Sheila bobbed her head to the old-school 90s playlist blasting from her portable speaker. She was painting her toenails and had been stuck on her left foot for about half an hour. She kept getting distracted by the music, stopping to holler into her makeshift microphone aka the wooden stick she used to pound ginger and garlic. She didn’t mind, though. This was Self-care Saturday. Even if it took the whole day to do her fingers and toes, it would be fine as long as she was having fun. She had nowhere else to be.
Was that a knock? She decreased the volume and listened for it again. Sure enough, there was a follow-up knock. She sighed; it was the kids. She could hear them mumbling as they waited for her to open the door. She considered ignoring them, then dragged herself up. It was the first time they’d come in weeks. She’d told them not to come, and they’d stayed away. At least for a while, longer than she anticipated, if she was honest. She should reward that by hearing them out.

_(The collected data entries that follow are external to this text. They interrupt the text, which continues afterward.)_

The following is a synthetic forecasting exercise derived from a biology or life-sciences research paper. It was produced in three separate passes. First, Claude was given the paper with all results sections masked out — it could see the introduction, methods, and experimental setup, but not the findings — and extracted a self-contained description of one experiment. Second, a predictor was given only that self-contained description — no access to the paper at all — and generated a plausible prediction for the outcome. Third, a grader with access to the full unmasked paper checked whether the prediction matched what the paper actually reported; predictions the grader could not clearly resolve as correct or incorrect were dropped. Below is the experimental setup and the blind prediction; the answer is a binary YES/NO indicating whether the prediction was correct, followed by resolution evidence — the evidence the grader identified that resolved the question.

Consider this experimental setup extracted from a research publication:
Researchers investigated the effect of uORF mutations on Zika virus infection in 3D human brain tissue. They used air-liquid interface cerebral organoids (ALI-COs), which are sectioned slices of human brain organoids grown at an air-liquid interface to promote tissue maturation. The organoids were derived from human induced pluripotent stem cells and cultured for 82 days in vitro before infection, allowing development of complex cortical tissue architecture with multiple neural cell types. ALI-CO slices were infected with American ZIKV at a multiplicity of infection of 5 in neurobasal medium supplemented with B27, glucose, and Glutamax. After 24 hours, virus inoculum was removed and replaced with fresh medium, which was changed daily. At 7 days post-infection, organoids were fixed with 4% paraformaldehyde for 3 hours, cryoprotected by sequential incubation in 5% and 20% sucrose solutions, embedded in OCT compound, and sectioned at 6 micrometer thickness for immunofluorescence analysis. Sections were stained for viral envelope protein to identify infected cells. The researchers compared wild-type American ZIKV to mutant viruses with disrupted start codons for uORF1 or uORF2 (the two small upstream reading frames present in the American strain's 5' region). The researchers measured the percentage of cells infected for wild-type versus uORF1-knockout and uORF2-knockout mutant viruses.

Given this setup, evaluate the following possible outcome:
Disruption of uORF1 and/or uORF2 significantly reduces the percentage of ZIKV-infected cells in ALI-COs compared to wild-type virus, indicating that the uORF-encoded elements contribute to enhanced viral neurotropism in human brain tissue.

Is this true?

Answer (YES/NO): YES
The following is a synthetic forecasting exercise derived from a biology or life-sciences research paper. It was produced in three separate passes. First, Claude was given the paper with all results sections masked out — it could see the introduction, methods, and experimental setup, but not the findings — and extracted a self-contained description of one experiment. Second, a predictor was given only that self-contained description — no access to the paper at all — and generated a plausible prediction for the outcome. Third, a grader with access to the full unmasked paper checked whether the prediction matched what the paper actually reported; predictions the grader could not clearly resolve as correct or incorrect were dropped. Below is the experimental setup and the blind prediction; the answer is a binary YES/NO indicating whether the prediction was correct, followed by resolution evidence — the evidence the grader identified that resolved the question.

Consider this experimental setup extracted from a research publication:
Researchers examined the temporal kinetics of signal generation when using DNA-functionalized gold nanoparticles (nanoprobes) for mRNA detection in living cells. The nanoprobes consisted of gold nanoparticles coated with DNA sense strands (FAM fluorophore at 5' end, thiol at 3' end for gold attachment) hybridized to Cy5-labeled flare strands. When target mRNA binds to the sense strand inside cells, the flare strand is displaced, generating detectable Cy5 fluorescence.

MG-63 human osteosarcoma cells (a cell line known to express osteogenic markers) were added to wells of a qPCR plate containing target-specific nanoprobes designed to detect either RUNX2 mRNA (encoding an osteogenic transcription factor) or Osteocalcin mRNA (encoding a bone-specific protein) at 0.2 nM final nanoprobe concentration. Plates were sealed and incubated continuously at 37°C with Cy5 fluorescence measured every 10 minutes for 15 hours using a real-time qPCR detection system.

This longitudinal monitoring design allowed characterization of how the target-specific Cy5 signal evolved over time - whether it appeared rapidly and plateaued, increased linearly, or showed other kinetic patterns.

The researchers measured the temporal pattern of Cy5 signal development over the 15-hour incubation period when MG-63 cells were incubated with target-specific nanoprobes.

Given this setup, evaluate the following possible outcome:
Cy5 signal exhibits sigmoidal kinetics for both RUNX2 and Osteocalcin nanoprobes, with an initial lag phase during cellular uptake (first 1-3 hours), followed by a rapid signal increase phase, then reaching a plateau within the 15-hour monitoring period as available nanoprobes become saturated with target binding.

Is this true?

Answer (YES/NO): NO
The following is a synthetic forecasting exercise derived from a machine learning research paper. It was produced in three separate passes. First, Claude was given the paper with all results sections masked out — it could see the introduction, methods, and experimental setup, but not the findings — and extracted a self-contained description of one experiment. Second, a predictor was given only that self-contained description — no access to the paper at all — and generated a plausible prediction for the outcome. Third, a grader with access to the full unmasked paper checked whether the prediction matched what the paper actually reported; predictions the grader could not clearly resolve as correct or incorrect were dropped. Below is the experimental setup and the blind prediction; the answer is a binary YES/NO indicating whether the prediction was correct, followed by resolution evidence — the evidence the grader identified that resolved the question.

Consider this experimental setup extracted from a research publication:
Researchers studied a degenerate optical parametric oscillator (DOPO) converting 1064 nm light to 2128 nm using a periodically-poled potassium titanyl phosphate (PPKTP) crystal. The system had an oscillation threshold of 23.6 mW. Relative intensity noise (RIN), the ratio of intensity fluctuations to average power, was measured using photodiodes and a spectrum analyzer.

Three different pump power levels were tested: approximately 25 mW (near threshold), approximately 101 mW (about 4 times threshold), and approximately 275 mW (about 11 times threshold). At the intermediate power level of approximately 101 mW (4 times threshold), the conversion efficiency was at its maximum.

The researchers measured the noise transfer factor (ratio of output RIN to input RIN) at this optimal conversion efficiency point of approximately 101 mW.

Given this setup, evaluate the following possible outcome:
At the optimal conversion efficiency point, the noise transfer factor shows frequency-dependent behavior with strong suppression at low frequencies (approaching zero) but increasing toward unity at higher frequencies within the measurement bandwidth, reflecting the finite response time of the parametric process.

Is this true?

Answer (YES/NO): NO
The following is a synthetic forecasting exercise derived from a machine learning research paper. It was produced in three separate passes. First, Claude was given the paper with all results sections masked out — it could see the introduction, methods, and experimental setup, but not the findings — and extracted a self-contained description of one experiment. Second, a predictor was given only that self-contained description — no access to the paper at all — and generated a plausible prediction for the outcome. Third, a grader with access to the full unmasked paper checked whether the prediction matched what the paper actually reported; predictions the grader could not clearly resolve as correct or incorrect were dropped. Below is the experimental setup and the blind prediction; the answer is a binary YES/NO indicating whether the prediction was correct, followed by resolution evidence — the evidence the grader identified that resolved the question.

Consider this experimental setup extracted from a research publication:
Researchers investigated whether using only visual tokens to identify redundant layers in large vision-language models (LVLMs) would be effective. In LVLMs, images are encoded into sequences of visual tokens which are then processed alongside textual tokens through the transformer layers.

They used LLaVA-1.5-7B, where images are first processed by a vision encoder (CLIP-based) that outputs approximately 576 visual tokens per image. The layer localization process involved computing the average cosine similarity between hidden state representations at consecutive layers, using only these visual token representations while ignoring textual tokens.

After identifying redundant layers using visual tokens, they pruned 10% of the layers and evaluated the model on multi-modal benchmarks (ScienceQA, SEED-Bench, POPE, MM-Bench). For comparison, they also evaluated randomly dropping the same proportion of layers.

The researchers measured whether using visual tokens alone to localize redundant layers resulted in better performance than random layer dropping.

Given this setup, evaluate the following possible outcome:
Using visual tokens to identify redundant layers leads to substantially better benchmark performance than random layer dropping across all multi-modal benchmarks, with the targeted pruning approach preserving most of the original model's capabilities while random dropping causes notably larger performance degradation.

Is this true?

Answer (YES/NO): NO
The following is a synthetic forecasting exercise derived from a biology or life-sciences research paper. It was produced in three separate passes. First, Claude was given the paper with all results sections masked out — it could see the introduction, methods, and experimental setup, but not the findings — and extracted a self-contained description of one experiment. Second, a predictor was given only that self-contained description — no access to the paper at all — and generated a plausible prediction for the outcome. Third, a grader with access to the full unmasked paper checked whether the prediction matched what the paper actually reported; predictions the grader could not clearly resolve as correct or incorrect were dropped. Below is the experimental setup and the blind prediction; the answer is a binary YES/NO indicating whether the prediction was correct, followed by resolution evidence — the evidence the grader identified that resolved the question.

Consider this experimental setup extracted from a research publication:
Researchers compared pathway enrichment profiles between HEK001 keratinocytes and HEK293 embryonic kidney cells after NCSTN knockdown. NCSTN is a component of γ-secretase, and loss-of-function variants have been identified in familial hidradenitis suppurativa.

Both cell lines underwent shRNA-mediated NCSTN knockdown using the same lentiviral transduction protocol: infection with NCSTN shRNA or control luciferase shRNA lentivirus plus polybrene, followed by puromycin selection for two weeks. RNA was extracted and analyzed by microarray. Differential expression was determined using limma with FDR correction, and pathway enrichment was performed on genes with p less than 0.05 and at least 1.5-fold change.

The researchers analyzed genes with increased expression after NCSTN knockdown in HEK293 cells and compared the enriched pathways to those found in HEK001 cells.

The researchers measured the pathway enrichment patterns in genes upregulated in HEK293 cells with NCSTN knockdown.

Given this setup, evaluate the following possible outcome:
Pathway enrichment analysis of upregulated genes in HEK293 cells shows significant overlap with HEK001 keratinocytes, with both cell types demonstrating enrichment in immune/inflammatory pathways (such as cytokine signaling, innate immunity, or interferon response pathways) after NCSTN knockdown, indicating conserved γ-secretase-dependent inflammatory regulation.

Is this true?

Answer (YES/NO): NO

Sheila cracked the door open, then remembered she had no reason to do that and opened it wider. She forced a smile, fighting the old pain’s resurgence.
“There’s this kitten…”
“We have a sick cat…”
“We found it in the drainage…”
“Wait. Wait. One at a time.” She said, narrowing her eyes when she saw the box one of the older boys was holding.
She pointed at him. “What’s that? I thought I told you guys no more cats.”
They had this habit of bringing her rescues.
“It’s a sick kitten. We found it and it’s sick and it’s not getting better. We tried to feed it, but now it’s not eating.”
Sheila reached for the box with a mixture of reluctance and curiosity. She did not want to see it. She didn’t want to go down that path again.
The taller boy put the box at her feet and pulled back the red jumper covering the tiny kitten. The smell of sour milk and urine wafted up to her. She leaned down to see a thin kitten with matted fur lying on its side. It didn’t so much as twitch. It must really be sick.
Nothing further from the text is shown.